=== Task prompt ===
Reproduce the following material word for word, keeping every line and its order.

=== Rows ===
= = = =

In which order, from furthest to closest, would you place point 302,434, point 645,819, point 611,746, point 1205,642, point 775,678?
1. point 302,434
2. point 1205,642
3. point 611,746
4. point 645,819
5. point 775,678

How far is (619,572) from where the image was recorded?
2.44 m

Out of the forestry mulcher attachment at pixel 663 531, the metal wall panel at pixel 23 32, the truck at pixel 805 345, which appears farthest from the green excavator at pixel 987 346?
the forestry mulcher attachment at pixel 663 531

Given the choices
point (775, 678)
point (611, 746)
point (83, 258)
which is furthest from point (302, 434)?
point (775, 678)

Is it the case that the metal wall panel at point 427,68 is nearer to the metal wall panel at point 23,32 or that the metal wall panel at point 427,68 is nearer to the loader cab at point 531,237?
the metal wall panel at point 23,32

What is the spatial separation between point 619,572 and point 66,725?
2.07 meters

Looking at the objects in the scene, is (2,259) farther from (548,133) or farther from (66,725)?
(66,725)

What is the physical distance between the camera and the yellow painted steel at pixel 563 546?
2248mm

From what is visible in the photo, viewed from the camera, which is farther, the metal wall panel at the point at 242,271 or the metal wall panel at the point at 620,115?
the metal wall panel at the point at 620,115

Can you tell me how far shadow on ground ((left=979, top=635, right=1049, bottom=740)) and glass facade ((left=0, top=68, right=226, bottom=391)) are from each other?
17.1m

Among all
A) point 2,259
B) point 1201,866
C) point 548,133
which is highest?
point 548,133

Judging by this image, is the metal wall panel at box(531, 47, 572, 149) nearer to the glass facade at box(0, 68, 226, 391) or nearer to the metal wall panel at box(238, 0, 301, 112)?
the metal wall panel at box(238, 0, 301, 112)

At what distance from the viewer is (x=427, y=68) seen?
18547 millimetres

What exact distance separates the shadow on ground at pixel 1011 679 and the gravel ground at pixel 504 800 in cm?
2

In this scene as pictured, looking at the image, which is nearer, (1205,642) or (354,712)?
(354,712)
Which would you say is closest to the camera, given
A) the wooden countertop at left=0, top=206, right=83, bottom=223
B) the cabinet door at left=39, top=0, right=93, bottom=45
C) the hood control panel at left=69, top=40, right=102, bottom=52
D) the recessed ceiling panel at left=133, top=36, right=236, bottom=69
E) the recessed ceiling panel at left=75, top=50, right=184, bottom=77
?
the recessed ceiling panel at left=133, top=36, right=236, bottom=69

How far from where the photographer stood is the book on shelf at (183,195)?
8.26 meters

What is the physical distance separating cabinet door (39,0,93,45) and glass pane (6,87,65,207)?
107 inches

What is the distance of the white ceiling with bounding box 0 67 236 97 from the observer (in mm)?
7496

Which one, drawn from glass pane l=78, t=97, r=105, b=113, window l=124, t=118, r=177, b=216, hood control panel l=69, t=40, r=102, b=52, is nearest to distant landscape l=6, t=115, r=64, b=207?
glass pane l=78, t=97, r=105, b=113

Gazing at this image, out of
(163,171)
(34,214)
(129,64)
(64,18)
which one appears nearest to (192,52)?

= = = =

=== Response to this task ===
In which order, from furthest to closest, would you place point 302,434, point 645,819, point 611,746, point 1205,642, point 775,678?
1. point 302,434
2. point 1205,642
3. point 611,746
4. point 645,819
5. point 775,678

How far is (619,572) from where the image was recorded?
2.44 m

Out of the forestry mulcher attachment at pixel 663 531, the metal wall panel at pixel 23 32, the truck at pixel 805 345, which appears farthest from the green excavator at pixel 987 346?
the forestry mulcher attachment at pixel 663 531

Given the choices
point (775, 678)
point (611, 746)
point (83, 258)
which is furthest from point (302, 434)?
point (775, 678)

Is it the case that the metal wall panel at point 427,68 is nearer to the metal wall panel at point 23,32 or that the metal wall panel at point 427,68 is nearer to the loader cab at point 531,237?
the metal wall panel at point 23,32

What is the spatial separation between point 619,572 and point 66,725?
2.07 meters

Looking at the objects in the scene, is (2,259) farther from (548,133) or farther from (66,725)?
(66,725)

What is the physical distance between the camera and the yellow painted steel at pixel 563 546?
2248mm

From what is visible in the photo, viewed from the camera, which is farther, the metal wall panel at the point at 242,271 or the metal wall panel at the point at 620,115?
the metal wall panel at the point at 620,115

Can you tell me how far shadow on ground ((left=979, top=635, right=1049, bottom=740)) and glass facade ((left=0, top=68, right=226, bottom=391)) are from each other?
17.1m

Among all
A) point 2,259
B) point 1201,866
C) point 548,133
which is highest?
point 548,133

Judging by this image, is the metal wall panel at box(531, 47, 572, 149) nearer to the glass facade at box(0, 68, 226, 391) or nearer to the metal wall panel at box(238, 0, 301, 112)?
the metal wall panel at box(238, 0, 301, 112)

At what distance from the viewer is (x=427, y=68) seen?
18547 millimetres

What exact distance separates the shadow on ground at pixel 1011 679 and the gravel ground at pixel 504 800 in cm?
2

In this scene as pictured, looking at the image, which is nearer, (1205,642) or (354,712)?
(354,712)
Which would you say is closest to the camera, given
A) the wooden countertop at left=0, top=206, right=83, bottom=223
B) the cabinet door at left=39, top=0, right=93, bottom=45
C) the hood control panel at left=69, top=40, right=102, bottom=52
D) the recessed ceiling panel at left=133, top=36, right=236, bottom=69
E) the recessed ceiling panel at left=75, top=50, right=184, bottom=77
?
the recessed ceiling panel at left=133, top=36, right=236, bottom=69

How far from where the photographer stood is the book on shelf at (183,195)?
8.26 meters

What is the physical distance separating cabinet door (39,0,93,45) and glass pane (6,87,65,207)?
107 inches

What is the distance of the white ceiling with bounding box 0 67 236 97 from the observer (in mm)?
7496

Which one, drawn from glass pane l=78, t=97, r=105, b=113, window l=124, t=118, r=177, b=216, hood control panel l=69, t=40, r=102, b=52, is nearest to distant landscape l=6, t=115, r=64, b=207?
glass pane l=78, t=97, r=105, b=113

Gazing at this image, out of
(163,171)
(34,214)
(129,64)
(64,18)
which one appears nearest to (192,52)?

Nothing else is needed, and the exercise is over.